Reproduce the text of every row below verbatim, omitting the pictures.
►
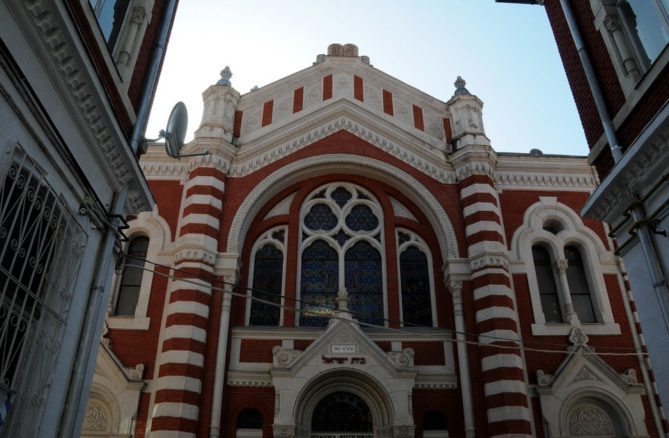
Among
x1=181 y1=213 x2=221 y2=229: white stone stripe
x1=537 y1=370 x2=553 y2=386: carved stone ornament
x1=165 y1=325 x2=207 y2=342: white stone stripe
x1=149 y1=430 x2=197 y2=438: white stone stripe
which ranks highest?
x1=181 y1=213 x2=221 y2=229: white stone stripe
◄
» **Complete answer**
Among
x1=181 y1=213 x2=221 y2=229: white stone stripe
x1=537 y1=370 x2=553 y2=386: carved stone ornament
x1=165 y1=325 x2=207 y2=342: white stone stripe
x1=149 y1=430 x2=197 y2=438: white stone stripe
which ranks highest?
x1=181 y1=213 x2=221 y2=229: white stone stripe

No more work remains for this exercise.